Items from a data source
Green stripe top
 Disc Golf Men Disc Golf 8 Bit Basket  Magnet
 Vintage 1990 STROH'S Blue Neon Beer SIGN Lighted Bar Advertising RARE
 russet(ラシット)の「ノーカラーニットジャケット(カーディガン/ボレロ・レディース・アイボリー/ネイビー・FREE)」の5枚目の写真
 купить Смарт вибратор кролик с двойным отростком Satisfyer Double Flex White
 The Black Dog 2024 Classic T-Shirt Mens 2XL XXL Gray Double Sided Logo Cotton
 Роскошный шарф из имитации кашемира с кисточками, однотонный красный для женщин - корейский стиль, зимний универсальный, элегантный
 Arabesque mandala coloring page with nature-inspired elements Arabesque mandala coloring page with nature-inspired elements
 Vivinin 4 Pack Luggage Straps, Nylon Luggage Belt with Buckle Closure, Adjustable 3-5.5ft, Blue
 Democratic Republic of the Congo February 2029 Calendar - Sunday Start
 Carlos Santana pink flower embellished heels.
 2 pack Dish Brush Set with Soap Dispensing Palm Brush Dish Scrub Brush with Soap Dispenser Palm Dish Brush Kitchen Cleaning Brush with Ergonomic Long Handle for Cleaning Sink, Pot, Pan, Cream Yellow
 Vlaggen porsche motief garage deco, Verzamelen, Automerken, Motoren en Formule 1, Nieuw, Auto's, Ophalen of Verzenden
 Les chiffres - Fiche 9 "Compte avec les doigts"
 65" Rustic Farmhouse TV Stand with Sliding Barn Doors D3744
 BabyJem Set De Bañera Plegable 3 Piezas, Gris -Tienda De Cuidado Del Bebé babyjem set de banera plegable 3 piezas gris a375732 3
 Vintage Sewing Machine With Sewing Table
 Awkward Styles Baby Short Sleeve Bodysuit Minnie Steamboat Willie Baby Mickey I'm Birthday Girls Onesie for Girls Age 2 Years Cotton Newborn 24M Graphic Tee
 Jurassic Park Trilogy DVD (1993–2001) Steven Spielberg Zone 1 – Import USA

- Your assignment
Write out a verbatim copy of the data, beginning with its first line and ending with the line that contains "The Black Dog".

- Answer area
Green stripe top
 Disc Golf Men Disc Golf 8 Bit Basket  Magnet
 Vintage 1990 STROH'S Blue Neon Beer SIGN Lighted Bar Advertising RARE
 russet(ラシット)の「ノーカラーニットジャケット(カーディガン/ボレロ・レディース・アイボリー/ネイビー・FREE)」の5枚目の写真
 купить Смарт вибратор кролик с двойным отростком Satisfyer Double Flex White
 The Black Dog 2024 Classic T-Shirt Mens 2XL XXL Gray Double Sided Logo Cotton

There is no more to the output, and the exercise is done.